The Silicon Thesis: Why Hyperscaler Orders Doubled
The single most important number in Cisco's print isn't revenue — it's the AI infrastructure order forecast, which jumped from $5 billion to $9 billion for FY2026, with $5.3 billion already booked year-to-date [1]. Networking product orders grew more than 50% YoY in the quarter, and data-center switching orders rose more than 40% [3]. That kind of acceleration in a business that 'had not grown for some time,' as Constellation Research's Holger Mueller put it, is what investors paid for when they sent the stock up ~14% [7].
The mechanism behind the surge is silicon.
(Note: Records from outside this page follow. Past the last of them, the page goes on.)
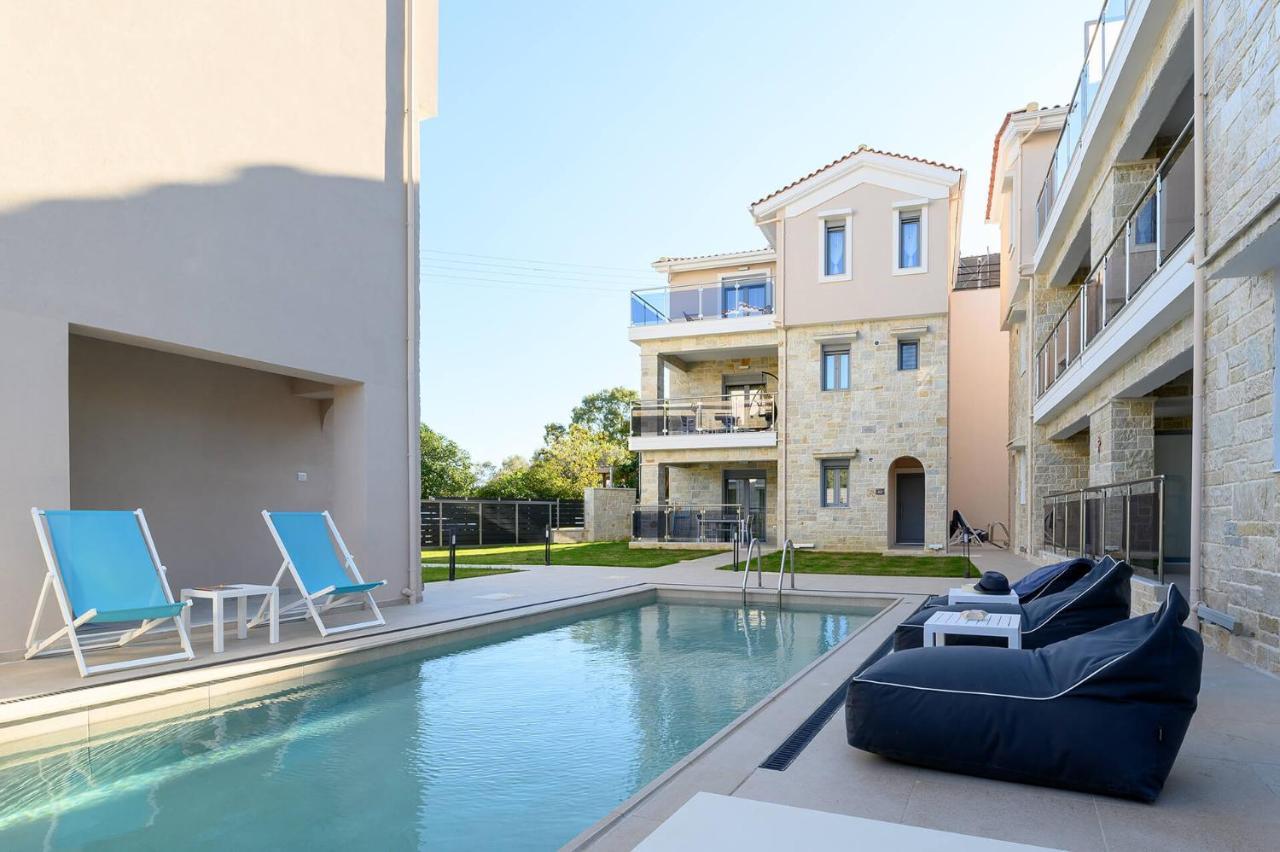 Momento Luxury Apartments Walking Distance From The Beach Nikiana Dış mekan fotoğraf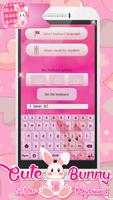 Coelho Teclado Rosa Purpurina imagem de tela 2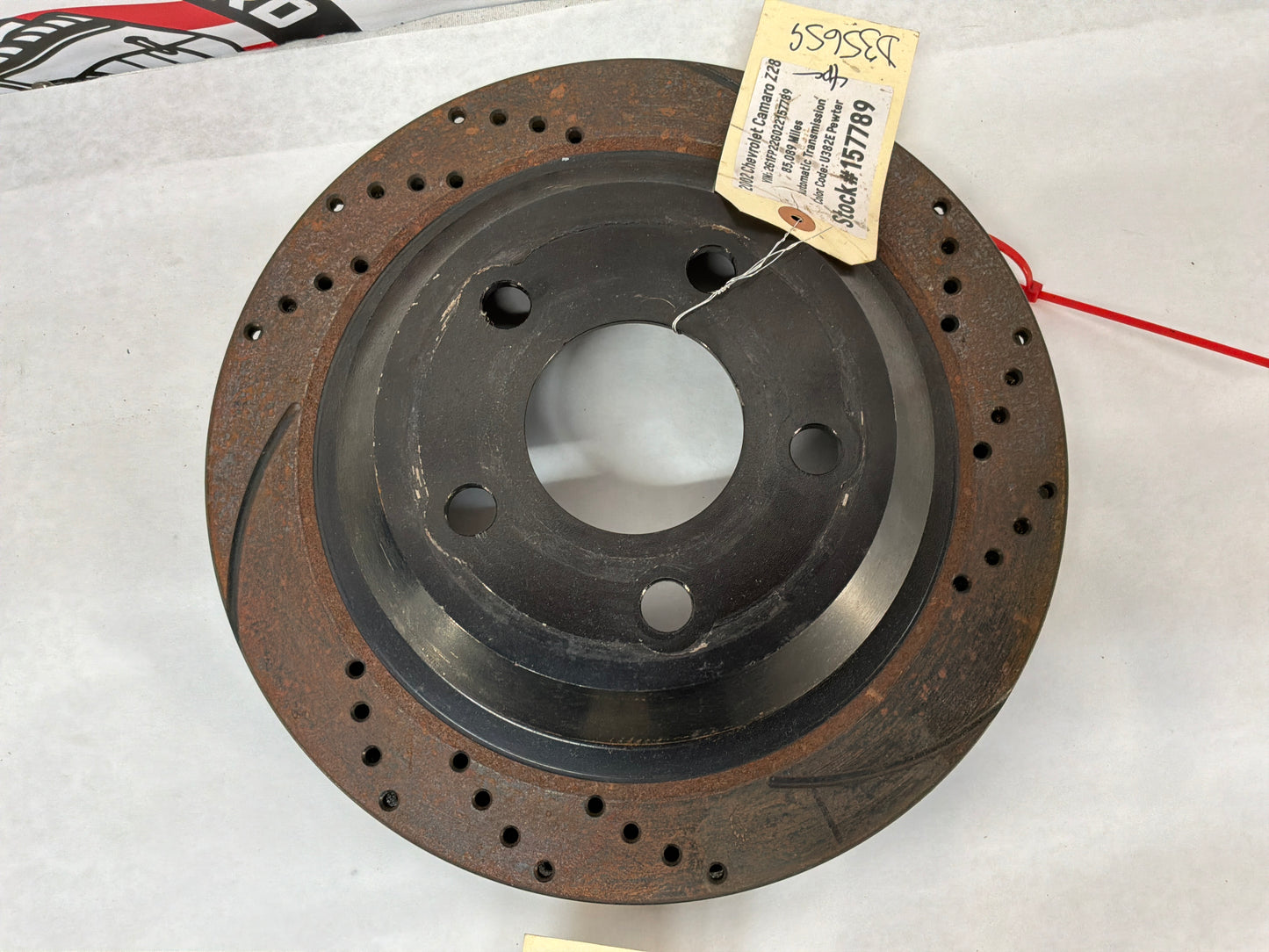 2002 Chevy Camaro Z28 Front and Rear Rotors Drilled and Slotted Rotors OEM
Cisco's Silicon One ASIC family — and specifically the G300, which Cisco markets as delivering 33% higher network utilization and 28% faster AI job completion — is the wedge into hyperscale AI data centers that had historically been the territory of merchant chips [14]. CEO Chuck Robbins put the strategic stakes bluntly: 'If you don't have silicon you're going to struggle to be relevant to the hyperscalers' [6]. That sentence is the whole pivot in one line — Cisco is no longer competing on boxes; it's competing on chips that go into boxes, including Nvidia's. The Cisco-Nvidia Spectrum-X partnership, which puts Silicon One inside Nvidia Ethernet switches, is the clearest expression of that posture [16].
The forward number to watch is management's own guide: it would be 'reasonable' to expect $6B+ in AI hyperscale revenue in FY2027 [3]— a step-change from where this segment was even 18 months ago.